O Quadrante de Lula
Esse é o título parafraseado do livro “O Quadrante de Pasteur”, do falecido Prof. Donald Stokes, decano da Universidade de Princeton e especialista renomado em Ciência e Tecnologia. Ele descreve com maestria por um lado, a relação fundamental entre o desenvolvimento econômico social de uma nação e a implementação de uma política científico-tecnológica, sob o controle do estado, como forma de garantir o que nós, hoje, conhecemos por sustentabilidade. Para tanto, mergulha nos detalhes da formação da competência de ponta em paises europeus e, principalmente, nos Estados Unidos da América.
Por outro lado, mostra também que o modelo linear da compreensão entre ciência básica e ciência aplicada, num plano dimensional, abriga armadilhas que as agências governamentais se digladiam, sem chegar aos resultados esperados no longo prazo. Essa aventura é uma festa para o oportunismo e fisiologismo político na liberação de verbas às múltiplas esferas cientificas determinantes do desenvolvimento sustentável. Algo como vem acontecendo no caso reativo da febre aftosa, ou como ocorreu com o inepto, por não mandar chuvas, São Pedro, no apagão de 2001, ou na “utilização do volume morto” em 2014 por São Paulo. Faltam investimentos em infra estrutura e utilização de energia limpa.

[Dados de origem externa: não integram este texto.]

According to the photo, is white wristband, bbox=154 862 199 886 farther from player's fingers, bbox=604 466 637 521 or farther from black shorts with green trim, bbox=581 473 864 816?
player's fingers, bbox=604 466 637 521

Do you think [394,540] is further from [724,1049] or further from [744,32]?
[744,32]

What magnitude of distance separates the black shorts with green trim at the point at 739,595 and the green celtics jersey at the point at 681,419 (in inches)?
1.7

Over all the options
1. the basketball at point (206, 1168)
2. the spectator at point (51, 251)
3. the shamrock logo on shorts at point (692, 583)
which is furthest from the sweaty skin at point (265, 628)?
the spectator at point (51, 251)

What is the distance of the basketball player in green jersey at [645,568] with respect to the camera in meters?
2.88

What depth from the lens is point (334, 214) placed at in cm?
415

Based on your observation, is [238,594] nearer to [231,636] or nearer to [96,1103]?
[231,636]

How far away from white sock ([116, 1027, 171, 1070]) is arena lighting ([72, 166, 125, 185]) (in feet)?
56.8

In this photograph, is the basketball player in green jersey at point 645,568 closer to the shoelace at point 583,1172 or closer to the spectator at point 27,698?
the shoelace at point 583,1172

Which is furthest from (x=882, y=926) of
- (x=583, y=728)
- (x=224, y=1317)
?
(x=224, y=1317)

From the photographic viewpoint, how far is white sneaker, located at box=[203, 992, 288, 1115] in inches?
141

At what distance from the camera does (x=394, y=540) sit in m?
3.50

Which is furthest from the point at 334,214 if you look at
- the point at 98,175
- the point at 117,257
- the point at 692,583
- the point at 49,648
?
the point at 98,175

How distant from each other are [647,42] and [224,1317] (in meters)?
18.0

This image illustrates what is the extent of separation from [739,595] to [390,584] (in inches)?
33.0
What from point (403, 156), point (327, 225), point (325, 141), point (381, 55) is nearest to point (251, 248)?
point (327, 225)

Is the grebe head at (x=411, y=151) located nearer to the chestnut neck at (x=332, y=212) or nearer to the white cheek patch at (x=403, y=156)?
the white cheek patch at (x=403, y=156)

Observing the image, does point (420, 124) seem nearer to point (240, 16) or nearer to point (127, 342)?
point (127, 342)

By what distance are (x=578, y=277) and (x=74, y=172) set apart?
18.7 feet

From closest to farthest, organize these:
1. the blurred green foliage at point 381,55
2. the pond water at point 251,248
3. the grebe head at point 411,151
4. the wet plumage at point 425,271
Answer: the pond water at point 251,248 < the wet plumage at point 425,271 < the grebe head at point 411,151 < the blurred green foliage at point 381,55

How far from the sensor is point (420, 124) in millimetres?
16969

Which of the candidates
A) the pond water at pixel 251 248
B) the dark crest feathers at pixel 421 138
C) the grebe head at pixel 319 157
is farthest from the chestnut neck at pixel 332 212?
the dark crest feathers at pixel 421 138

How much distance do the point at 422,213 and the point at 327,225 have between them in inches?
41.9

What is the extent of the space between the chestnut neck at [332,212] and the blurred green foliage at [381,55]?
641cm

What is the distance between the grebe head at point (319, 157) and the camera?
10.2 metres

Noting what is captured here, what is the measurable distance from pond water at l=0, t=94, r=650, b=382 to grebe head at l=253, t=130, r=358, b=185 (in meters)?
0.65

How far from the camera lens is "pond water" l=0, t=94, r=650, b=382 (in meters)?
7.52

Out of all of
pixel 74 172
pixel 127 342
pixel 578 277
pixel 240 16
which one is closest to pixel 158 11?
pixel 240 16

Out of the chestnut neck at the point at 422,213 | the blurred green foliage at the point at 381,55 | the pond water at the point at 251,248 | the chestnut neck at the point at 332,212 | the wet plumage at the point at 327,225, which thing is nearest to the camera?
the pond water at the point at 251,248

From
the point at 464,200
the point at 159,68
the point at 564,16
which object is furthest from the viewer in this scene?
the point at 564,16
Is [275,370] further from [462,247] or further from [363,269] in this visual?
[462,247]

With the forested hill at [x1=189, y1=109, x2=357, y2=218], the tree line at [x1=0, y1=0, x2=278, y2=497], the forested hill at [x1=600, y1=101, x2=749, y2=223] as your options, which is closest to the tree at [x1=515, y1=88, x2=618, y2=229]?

O que uma sociedade carente de tudo como a brasileira necessita, é principalmente de resultados positivos e expressivos. Mas no caso da Ciência, as considerações de uso da ciência aplicada (senão imediatos, pelo menos a médio prazo, crêem os utilitaristas) na alocação das verbas escassas, divergem da necessária busca do entendimento fundamental da ciência básica , que é, a longo prazo, o esteio e fonte da primeira.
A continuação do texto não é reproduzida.